Pages

Monday 3 May 2021

No Aptitude for Gardening .....


Thinking back into what has definitely become the dim and distant past I have come to the conclusion that nobody in our family ever had much interest in gardening nor any real ability for it.   I can’t wholly blame this failure to engage with the wonderful world of horticulture on working class deprivation tempting though it may be because a great many of our neighbours in those narrow long ago Northfleet terraces managed to turn their little backyards into an enviable explosion of colour each year. Others produced a variety of vegetables and generously shared them with those who lacked the necessary skills to do likewise.   Our gardening skills, as previously documented in some detail, never amounted to much more than stripping Lord Darnley’s woods of primroses on a regular basis. 

Decades later when living in an idyllic acre of native bush in Kohimarama, gardening featured only on the periphery of life from time to time when the children decided they wanted to grow something and small plots had to be laboriously hewn to enable them to do so.   I took as little interest as possible but dutifully cooked and ate the resulting pumpkin and broccoli.  

Moving into this City Fringe Cutting Edge Complex once all three had definitely moved on into adult lives in various parts of the world, gardening could not have been further from my mind.   In fact it only crossed my consciousness when I noticed how others managed to make their Parnell mini-courtyards burst into radiance on a regular basis.   I needed to emulate them and so I put Himself in charge of the project and dutifully trailed behind him at the garden centre only occasionally demanding particular pieces of plant life which largely centred around the dramatic and formidable Yucca.   The information sheet warned that the Yucca was not altogether suitable as a patio plant because of the horrendous damage it could wreak upon the eyes of the unwary but I was able to ignore that advice until it actually happened.    Even then the Yucca wasn’t banished, simply treated with a great deal more respect.   Generally our courtyard was a moderate blaze of glory via Marigolds and Petunias and various other species that were reasonably drought and pest resistant together with a sensible range of kitchen herbs. 

I first noticed the difference some weeks after Himself died and I began to emerge from that initial distortion of normal life that extreme grief brings.  The Auckland Spring still hovered ahead of Summer when I sidled into Kings Garden Centre just as it opened and attempted to look confident among the astonishingly robust octogenarians collecting plant life following their regular morning summer or winter Orakei Bay swims.   I loaded my trolley with Petunias, the only patio plant I still actually recognised and then nervously checked the labels just to make sure.  An hour later and unduly anxious about the technicalities of the actual planting process I opted to simply place the Petunias in their allocated spots still in their plastic pots.

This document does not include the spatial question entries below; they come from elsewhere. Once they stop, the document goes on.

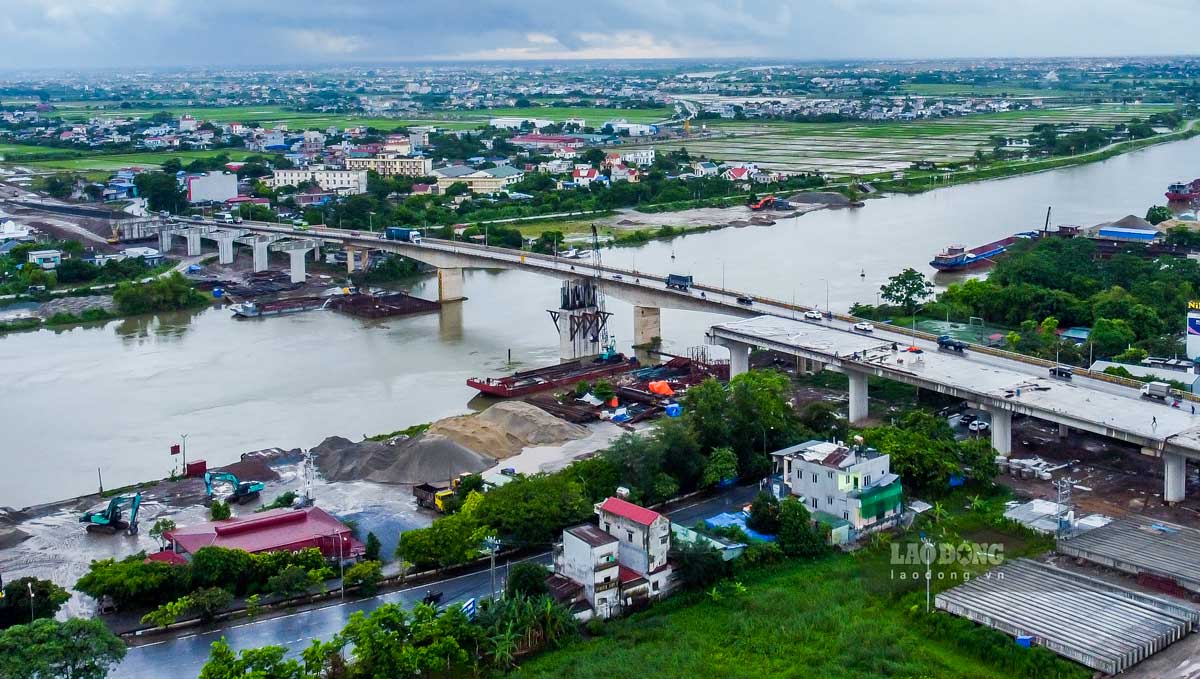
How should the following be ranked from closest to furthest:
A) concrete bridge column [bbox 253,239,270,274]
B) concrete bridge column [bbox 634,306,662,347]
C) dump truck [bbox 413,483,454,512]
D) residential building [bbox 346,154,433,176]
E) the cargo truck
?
dump truck [bbox 413,483,454,512] → concrete bridge column [bbox 634,306,662,347] → the cargo truck → concrete bridge column [bbox 253,239,270,274] → residential building [bbox 346,154,433,176]

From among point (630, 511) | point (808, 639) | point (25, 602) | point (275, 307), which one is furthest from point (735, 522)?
point (275, 307)

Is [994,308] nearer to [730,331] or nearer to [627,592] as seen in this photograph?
[730,331]

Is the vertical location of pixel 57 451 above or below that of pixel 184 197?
below

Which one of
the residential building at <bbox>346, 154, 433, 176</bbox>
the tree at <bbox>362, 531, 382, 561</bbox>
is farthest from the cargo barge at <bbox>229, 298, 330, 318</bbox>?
the residential building at <bbox>346, 154, 433, 176</bbox>

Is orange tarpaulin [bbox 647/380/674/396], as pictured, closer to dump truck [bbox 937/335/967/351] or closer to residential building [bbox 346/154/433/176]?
dump truck [bbox 937/335/967/351]

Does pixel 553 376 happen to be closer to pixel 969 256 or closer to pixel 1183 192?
pixel 969 256

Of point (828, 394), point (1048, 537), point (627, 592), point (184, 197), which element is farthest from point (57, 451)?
point (184, 197)

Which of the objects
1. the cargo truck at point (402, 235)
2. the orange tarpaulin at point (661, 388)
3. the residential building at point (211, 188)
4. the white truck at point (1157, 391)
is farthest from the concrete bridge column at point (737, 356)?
the residential building at point (211, 188)
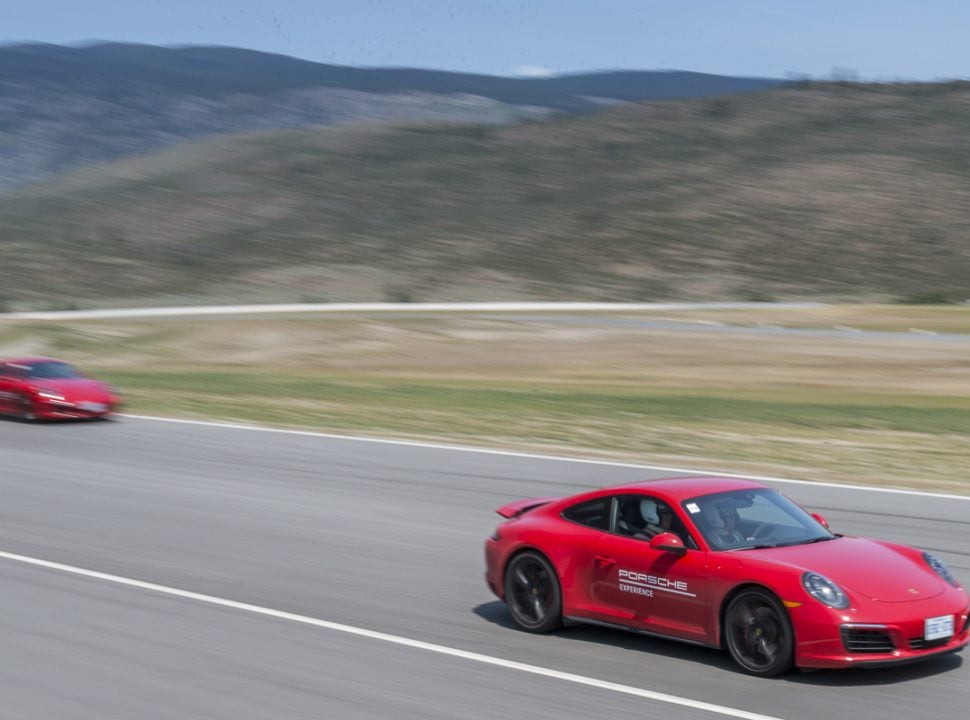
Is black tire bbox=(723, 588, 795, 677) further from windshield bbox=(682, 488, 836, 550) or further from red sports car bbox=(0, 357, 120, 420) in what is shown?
red sports car bbox=(0, 357, 120, 420)

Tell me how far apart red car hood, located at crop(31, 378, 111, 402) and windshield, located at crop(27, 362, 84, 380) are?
0.36 metres

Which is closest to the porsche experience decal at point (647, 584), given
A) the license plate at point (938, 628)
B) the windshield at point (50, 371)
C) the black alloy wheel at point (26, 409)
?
the license plate at point (938, 628)

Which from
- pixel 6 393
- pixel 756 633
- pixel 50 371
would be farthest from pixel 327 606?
pixel 50 371

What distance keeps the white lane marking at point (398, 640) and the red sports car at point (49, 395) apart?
11.1 metres

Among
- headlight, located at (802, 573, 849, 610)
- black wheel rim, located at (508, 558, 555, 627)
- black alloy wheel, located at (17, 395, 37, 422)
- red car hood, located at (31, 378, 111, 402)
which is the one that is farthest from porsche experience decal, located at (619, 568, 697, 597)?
black alloy wheel, located at (17, 395, 37, 422)

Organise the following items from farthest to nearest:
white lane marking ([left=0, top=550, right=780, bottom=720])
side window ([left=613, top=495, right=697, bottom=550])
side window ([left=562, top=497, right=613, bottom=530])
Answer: side window ([left=562, top=497, right=613, bottom=530])
side window ([left=613, top=495, right=697, bottom=550])
white lane marking ([left=0, top=550, right=780, bottom=720])

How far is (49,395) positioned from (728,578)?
1744cm

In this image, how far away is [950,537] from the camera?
492 inches

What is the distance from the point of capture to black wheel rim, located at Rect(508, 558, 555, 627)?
29.5 feet

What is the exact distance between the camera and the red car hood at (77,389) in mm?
22797

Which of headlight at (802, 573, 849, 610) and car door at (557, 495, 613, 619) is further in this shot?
car door at (557, 495, 613, 619)

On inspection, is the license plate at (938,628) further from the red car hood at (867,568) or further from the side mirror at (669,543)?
the side mirror at (669,543)

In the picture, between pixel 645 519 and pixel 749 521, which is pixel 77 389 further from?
pixel 749 521

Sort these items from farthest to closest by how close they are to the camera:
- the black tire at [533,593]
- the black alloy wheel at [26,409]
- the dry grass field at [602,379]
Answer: the black alloy wheel at [26,409], the dry grass field at [602,379], the black tire at [533,593]
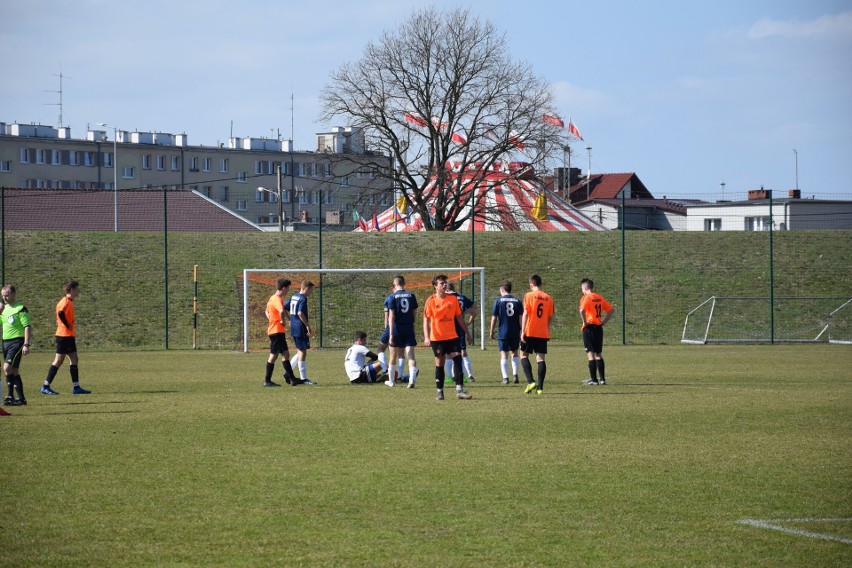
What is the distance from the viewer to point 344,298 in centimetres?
3569

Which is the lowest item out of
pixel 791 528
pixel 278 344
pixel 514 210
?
pixel 791 528

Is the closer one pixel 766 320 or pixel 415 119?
pixel 766 320

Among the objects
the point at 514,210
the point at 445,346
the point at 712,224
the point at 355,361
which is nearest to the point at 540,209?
the point at 514,210

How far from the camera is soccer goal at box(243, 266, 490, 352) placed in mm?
32469

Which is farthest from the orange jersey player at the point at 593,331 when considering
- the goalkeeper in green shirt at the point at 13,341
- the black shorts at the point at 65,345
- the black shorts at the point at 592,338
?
the goalkeeper in green shirt at the point at 13,341

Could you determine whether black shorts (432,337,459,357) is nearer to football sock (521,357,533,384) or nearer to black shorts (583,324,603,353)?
football sock (521,357,533,384)

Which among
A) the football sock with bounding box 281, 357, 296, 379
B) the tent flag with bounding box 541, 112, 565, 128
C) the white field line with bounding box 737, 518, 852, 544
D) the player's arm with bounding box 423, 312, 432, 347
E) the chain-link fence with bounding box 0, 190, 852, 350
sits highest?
the tent flag with bounding box 541, 112, 565, 128

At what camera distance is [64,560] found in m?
6.86

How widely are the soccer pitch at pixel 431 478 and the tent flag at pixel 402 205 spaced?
40.4 m

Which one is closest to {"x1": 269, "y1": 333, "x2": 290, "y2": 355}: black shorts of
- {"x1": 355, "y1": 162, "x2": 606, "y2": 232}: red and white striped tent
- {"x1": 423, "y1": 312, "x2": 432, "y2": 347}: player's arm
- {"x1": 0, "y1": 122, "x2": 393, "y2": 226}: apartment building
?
{"x1": 423, "y1": 312, "x2": 432, "y2": 347}: player's arm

    A day or two passed before I admitted to myself that they did not look quite as eye catching as I had hoped and I hit upon what at the time seemed the brilliant idea of supplementing them with a range of plastic companions from the Two Dollar Shop.  A mere twenty-two dollars awarded me an astonishing array of blooms that appeared to have started life in the depths of the Amazon.   These I unhesitatingly and confidently planted in and around my slightly bemused looking Petunias.  Within an enviably short space of time and for very little cost I had become a courtyard horticulturist to be reckoned with and over the summer many an admiring comment was passed by impressed neighbours.    At times admittedly this was just a little embarrassing.     

          It has become rather more awkward since the sudden descent of winter which my Petunias greeted with a humiliating lack of resilience.   The comments from the keenest gardeners around me are now coming thick and fast, all impressed with my ability to tend and cultivate the vivid crop of tropical blossoms.   My aptitude for gardening is fast and alarmingly becoming legend!